ASSIGNMENT: An exact transcription is needed of the lines below from the one with "Where Do Numbers" through the one with "La philosophie en", with no other lines and no pictures.
--- AVAILABLE DATA ---
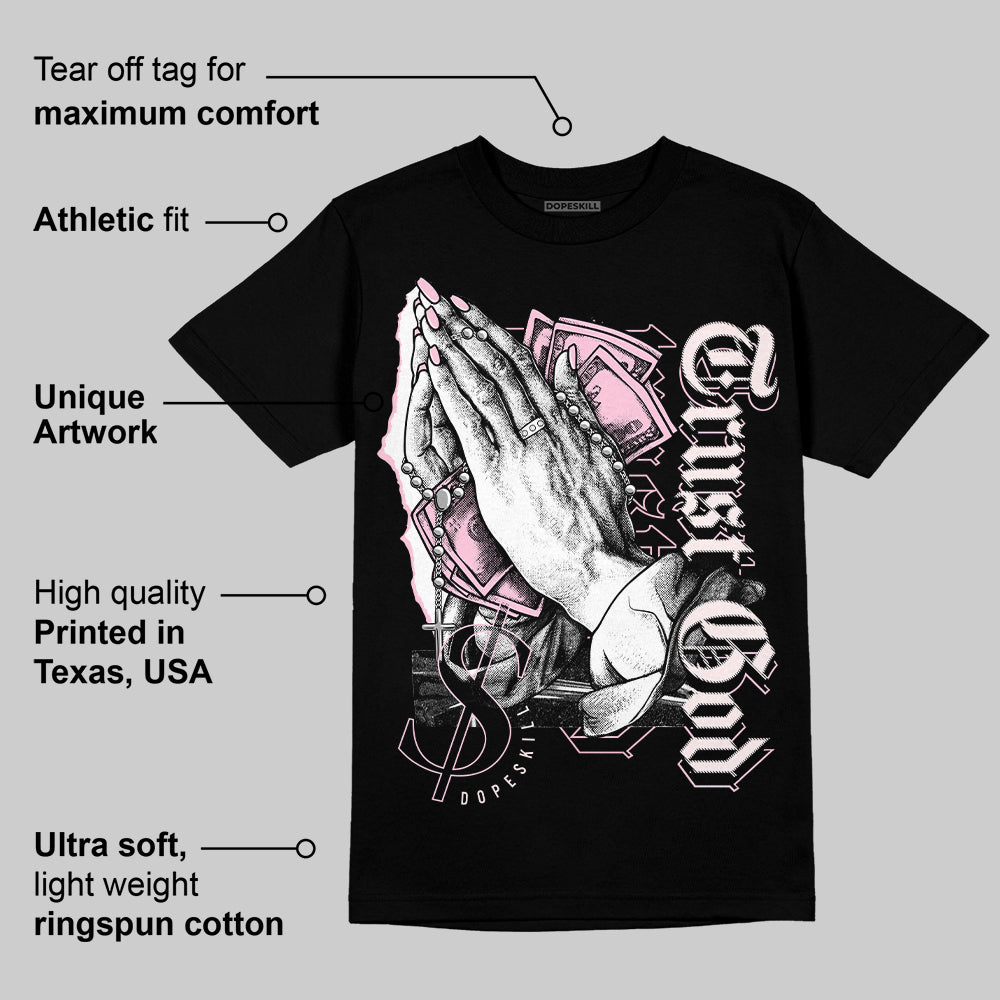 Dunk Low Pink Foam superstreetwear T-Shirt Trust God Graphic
---
--- AVAILABLE DATA ---
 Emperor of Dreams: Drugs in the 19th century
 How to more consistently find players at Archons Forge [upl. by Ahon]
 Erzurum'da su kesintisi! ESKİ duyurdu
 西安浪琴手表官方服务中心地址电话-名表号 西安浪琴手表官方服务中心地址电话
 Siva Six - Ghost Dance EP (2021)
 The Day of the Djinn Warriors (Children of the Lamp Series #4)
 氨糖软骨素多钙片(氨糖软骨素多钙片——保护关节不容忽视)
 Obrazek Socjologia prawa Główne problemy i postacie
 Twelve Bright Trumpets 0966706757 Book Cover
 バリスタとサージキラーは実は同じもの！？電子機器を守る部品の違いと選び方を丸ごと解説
---
--- AVAILABLE DATA ---
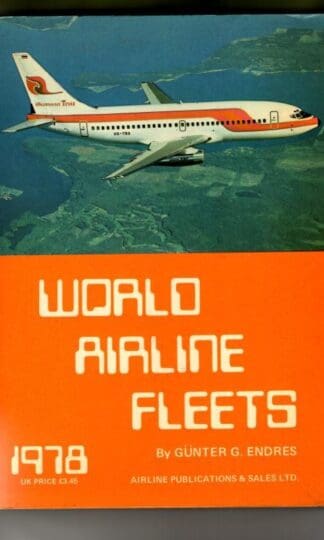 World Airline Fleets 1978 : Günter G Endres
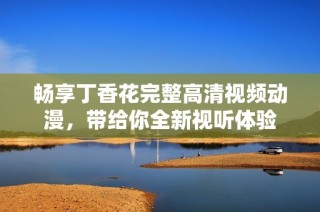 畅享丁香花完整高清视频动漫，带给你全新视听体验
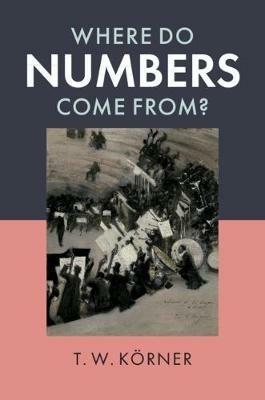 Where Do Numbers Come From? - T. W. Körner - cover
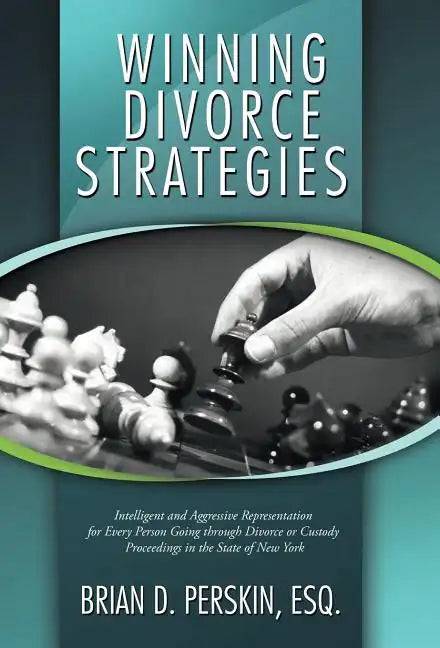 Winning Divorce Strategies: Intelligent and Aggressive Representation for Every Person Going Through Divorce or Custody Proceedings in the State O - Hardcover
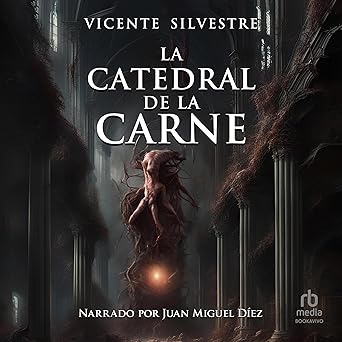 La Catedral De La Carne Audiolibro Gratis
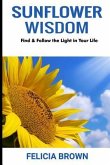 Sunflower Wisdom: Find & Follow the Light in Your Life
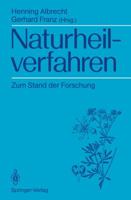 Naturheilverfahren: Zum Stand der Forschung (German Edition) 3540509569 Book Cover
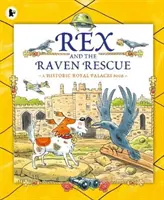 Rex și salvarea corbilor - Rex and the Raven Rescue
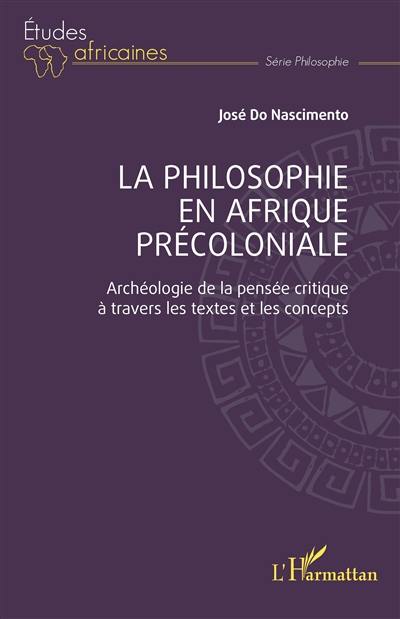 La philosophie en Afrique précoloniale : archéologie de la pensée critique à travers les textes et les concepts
---
TASK RESULT:
 Where Do Numbers Come From? - T. W. Körner - cover
 Winning Divorce Strategies: Intelligent and Aggressive Representation for Every Person Going Through Divorce or Custody Proceedings in the State O - Hardcover
 La Catedral De La Carne Audiolibro Gratis
 Sunflower Wisdom: Find & Follow the Light in Your Life
 Naturheilverfahren: Zum Stand der Forschung (German Edition) 3540509569 Book Cover
 Rex și salvarea corbilor - Rex and the Raven Rescue
 La philosophie en Afrique précoloniale : archéologie de la pensée critique à travers les textes et les concepts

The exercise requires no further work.